_Required tasks_
- a) In the speech-engine feature request, what character separates the horses in the dialplan?
- b) Transcribe the speech-engine feature request, beginning at the words "Patch is backwards" and stopping after "thing as it is.".
- c) How would the speech-engine feature request go on from its final comment? Continue it.

_Extract_
%%

[new-feature]: Add horse power in to speech engines

chrsmj commented 3 months ago

Feature Description

Current Speech...() apps only let you work with one engine at a time. This presents challenges in multi-lingual IVR environments, situations where you are testing different engines, cloud evaporation events, etc.

The forthcoming patch will allow you to configure the horses inside your engine and sequentially feed them audio frames. It is still a little leaky, eschews linked lists for arrays, and requires additional patches to the engines themselves to do anything useful (patches also forthcoming there eg. Vosk.)

But the dialplan will look like this -- note the carets used to separate the horses (because :horse: :heart: :carrot: :)

exten => 46773,1,NoOp(H-O-R-S-E) 
 same = n,Set(TIMEOUT(D)=1)
 same = n,Set(SPEECH_DTMF_MAXLEN=2)
 same = n,SpeechCreate(vosk^mage)
 same = n,SpeechCreate(vosk^secretariat)
 same = n,SpeechBackground(dial-here-often,5,,mage^secretariat)
 same = n,Set(speechtext0mage=${SPEECH_TEXT(0^mage)})
 same = n,Set(speechtext0secretariat=${SPEECH_TEXT(0^secretariat)})
 same = n,SpeechDestroy(vosk^mage)
 same = n,SpeechDestroy(vosk^secretariat)
 same = n,SpeechCreate(vosk^mage)
 same = n,SpeechCreate(vosk^secretariat)
 same = n,SpeechBackground(that-tickles,5,p,mage^secretariat)
 same = n,Set(speechtext0mage=${SPEECH_TEXT(0^mage)})
 same = n,Set(speechtext0secretariat=${SPEECH_TEXT(0^secretariat)})
 same = n,SpeechDestroy(vosk^mage)
 same = n,SpeechDestroy(vosk^secretariat)

And the corresponding res_speech_vosk.conf:

[general]

[mage]
type=horse
url = ws://localhost:2700

[secretariat]
type=horse
url = ws://localhost:2701

You might replace mage and secretariat with en and es...

jcolp commented 3 months ago

This sounds like a major rearchitecture. Such things should really be discussed ahead of time, for example this would need to be backwards compatible to go into any current branches or even master.

jcolp commented 3 months ago

With the place to discuss such things being https://groups.io/g/asterisk-dev

chrsmj commented 3 months ago

Patch is backwards compatible. May we speak about it next week at AstriDevCon ?

jcolp commented 3 months ago

We could, but things should still happen or be recorded in a location where others can participate over a period of time and where it can be referenced for historical purposes.

jcolp commented 3 months ago

As well, the way that AEAP handles this is it registers multiple engines each with a unique name, so I don't see why this needs to be that aware of the special ^ thing as it is.

%%

_Dataset entries_
%%

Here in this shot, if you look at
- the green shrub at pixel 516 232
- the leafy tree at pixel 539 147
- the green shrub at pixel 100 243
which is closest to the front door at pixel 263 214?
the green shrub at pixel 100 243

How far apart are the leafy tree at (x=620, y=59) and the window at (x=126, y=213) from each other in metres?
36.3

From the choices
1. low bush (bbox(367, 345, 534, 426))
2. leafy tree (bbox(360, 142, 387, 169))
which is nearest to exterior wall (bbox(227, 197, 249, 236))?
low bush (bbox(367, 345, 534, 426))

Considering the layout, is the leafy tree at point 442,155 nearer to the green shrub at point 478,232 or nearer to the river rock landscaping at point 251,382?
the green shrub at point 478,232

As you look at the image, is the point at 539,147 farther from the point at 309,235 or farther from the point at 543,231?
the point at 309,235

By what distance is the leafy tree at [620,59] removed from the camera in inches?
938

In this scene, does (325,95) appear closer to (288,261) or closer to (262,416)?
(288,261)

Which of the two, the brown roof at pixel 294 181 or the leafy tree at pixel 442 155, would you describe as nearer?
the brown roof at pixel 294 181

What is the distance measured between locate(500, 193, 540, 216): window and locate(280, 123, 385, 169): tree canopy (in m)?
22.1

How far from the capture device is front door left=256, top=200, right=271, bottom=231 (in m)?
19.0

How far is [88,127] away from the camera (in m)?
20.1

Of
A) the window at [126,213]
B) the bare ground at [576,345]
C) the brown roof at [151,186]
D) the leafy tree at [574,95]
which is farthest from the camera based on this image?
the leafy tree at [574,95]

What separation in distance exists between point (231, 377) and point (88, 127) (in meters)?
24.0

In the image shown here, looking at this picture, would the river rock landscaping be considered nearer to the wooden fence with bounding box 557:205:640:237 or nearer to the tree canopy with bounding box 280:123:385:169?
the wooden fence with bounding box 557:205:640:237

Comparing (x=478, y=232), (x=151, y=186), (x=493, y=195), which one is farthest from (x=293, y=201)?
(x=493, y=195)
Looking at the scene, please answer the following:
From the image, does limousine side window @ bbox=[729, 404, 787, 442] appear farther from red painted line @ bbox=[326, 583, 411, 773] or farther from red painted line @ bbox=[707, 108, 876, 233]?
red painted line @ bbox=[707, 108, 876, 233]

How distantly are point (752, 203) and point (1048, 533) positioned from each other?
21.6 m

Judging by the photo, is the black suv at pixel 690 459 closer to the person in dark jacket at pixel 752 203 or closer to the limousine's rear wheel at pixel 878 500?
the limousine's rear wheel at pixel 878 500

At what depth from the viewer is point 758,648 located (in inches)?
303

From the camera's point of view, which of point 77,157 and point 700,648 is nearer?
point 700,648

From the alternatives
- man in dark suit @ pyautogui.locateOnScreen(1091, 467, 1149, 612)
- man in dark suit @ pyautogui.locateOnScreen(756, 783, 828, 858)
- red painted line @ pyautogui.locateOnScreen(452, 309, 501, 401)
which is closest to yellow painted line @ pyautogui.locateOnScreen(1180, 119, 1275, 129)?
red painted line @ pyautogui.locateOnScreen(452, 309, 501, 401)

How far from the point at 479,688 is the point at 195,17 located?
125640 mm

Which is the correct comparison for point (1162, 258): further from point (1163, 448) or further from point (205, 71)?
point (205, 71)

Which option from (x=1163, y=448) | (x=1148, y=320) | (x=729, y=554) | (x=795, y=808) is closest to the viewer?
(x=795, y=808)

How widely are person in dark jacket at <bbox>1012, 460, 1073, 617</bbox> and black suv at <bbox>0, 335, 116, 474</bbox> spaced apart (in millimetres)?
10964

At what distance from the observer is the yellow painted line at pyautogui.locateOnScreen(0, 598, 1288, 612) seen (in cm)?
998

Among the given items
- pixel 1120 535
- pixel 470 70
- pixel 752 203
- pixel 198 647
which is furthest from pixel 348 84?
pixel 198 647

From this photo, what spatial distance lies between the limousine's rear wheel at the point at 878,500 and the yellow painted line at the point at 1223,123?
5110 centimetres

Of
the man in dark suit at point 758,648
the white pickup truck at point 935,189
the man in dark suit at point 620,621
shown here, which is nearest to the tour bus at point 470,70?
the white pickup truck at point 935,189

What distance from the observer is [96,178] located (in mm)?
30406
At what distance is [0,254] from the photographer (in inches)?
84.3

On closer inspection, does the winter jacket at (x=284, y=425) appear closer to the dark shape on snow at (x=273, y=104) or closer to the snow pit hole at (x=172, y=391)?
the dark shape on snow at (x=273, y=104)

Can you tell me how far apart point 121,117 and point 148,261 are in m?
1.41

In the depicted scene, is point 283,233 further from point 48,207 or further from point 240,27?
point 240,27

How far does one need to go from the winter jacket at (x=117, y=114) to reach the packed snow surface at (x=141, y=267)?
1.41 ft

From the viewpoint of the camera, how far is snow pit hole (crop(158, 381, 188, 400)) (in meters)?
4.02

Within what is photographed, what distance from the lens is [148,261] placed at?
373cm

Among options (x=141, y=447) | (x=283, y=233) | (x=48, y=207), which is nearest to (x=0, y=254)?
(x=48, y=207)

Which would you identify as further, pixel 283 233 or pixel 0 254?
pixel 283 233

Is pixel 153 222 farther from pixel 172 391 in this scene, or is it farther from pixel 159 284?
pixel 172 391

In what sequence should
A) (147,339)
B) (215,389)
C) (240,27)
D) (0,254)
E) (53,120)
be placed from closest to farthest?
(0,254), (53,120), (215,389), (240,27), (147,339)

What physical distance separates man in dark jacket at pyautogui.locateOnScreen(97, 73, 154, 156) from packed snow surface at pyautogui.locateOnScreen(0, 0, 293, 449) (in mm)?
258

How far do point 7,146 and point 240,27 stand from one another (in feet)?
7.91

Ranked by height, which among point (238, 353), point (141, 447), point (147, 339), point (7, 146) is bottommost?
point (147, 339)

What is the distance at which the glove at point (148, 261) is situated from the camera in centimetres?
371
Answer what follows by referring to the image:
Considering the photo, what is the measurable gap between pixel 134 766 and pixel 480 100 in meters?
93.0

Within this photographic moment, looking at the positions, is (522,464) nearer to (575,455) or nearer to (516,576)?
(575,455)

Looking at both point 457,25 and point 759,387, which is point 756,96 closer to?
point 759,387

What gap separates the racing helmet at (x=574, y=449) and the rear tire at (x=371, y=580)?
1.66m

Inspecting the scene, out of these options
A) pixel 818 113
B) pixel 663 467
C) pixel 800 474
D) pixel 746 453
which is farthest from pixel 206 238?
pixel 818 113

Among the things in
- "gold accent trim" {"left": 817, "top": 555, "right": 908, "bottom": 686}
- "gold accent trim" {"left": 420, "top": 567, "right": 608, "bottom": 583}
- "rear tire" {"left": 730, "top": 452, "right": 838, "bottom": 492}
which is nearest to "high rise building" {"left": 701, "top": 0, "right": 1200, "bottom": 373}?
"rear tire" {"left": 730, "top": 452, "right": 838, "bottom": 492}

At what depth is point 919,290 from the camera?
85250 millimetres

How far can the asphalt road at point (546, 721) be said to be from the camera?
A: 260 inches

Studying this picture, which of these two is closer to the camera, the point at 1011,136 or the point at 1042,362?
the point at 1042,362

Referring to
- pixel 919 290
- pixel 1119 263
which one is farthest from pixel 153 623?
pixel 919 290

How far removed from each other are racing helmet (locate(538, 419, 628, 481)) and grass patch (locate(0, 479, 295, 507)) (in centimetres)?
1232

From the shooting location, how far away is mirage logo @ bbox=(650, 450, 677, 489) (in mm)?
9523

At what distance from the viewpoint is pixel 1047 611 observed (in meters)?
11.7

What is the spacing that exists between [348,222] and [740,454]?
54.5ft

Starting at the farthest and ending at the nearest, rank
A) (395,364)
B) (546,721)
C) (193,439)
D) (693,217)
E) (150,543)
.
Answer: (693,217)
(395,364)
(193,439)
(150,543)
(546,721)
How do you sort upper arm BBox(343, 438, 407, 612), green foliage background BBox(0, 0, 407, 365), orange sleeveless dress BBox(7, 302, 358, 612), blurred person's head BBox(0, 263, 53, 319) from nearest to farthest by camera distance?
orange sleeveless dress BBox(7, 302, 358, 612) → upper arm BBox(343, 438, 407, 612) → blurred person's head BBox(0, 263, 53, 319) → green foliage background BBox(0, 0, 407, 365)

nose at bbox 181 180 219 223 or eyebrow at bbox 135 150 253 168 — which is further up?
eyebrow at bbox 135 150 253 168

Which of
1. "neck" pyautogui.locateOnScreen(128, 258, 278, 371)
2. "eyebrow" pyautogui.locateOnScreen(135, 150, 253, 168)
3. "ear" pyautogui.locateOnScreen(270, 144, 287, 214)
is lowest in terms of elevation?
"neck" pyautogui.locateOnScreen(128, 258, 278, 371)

%%

_Written responses_
- a) The caret (^).

- b)
Patch is backwards compatible. May we speak about it next week at AstriDevCon ?

jcolp commented 3 months ago

We could, but things should still happen or be recorded in a location where others can participate over a period of time and where it can be referenced for historical purposes.

jcolp commented 3 months ago

As well, the way that AEAP handles this is it registers multiple engines each with a unique name, so I don't see why this needs to be that aware of the special ^ thing as it is.

- c)
chrsmj commented 3 months ago

There is precedent elsewhere for the Caret separator when things get clever eg. Dial() 'b' and 'B' options. Colon is for string trimming. Comma is over-used - only added one more in the patch, heh. Extra Parenthesis wrapping ))))) is a reason why some shudder and reach for a GPL instead. Bringing some of the cool parts of AEAP functionality back to plain-jane dial plan DSL is one goal of this patch design.

And in the future, AEAP could be extended with this new horse decorator as well:

[my-speech-to-text]
type=client
codecs=!all,ulaw
url=ws://127.0.0.1:9099
protocol=speech_to_text

[nyquist]
type=horse
url=ws://127.0.0.1:2016

[majestic_prince]
type=horse
url=ws://127.0.0.1:1969

Then you could race all four:

exten => 33729,1,NoOp(D-E-R-B-Y) 
 same = n,Set(TIMEOUT(D)=1)
 same = n,Set(SPEECH_DTMF_MAXLEN=2)

 same = n,SpeechCreate(vosk^mage)
 same = n,SpeechCreate(vosk^secretariat)
 same = n,SpeechCreate(my-speech-to-text^nyquist)
 same = n,SpeechCreate(my-speech-to-text^majestic_prince)

 same = n,SpeechBackground(dial-here-often,5,,mage^secretariat^nyquist^majestic_prince)

 same = n,Set(speechtext0mage=${SPEECH_TEXT(0^mage)})
 same = n,Set(speechtext0secretariat=${SPEECH_TEXT(0^secretariat)})
 same = n,Set(speechtext0nyquist=${SPEECH_TEXT(0^nyquist)})
 same = n,Set(speechtext0majestic_prince=${SPEECH_TEXT(0^majestic_prince)})

 same = n,SpeechDestroy(vosk^mage)
 same = n,SpeechDestroy(vosk^secretariat)
 same = n,SpeechDestroy(my-speech-to-text^nyquist)
 same = n,SpeechDestroy(my-speech-to-text^majestic_prince)

 same = n,SpeechCreate(vosk^mage)
 same = n,SpeechCreate(vosk^secretariat)
 same = n,SpeechCreate(my-speech-to-text^nyquist)
 same = n,SpeechCreate(my-speech-to-text^majestic_prince)

 same = n,SpeechBackground(that-tickles,5,p,mage^secretariat^nyquist^majestic_prince)

 same = n,Set(speechtext0mage=${SPEECH_TEXT(0^mage)})
 same = n,Set(speechtext0secretariat=${SPEECH_TEXT(0^secretariat)})
 same = n,Set(speechtext0nyquist=${SPEECH_TEXT(0^nyquist)})
 same = n,Set(speechtext0majestic_prince=${SPEECH_TEXT(0^majestic_prince)})

 same = n,SpeechDestroy(vosk^mage)
 same = n,SpeechDestroy(vosk^secretariat)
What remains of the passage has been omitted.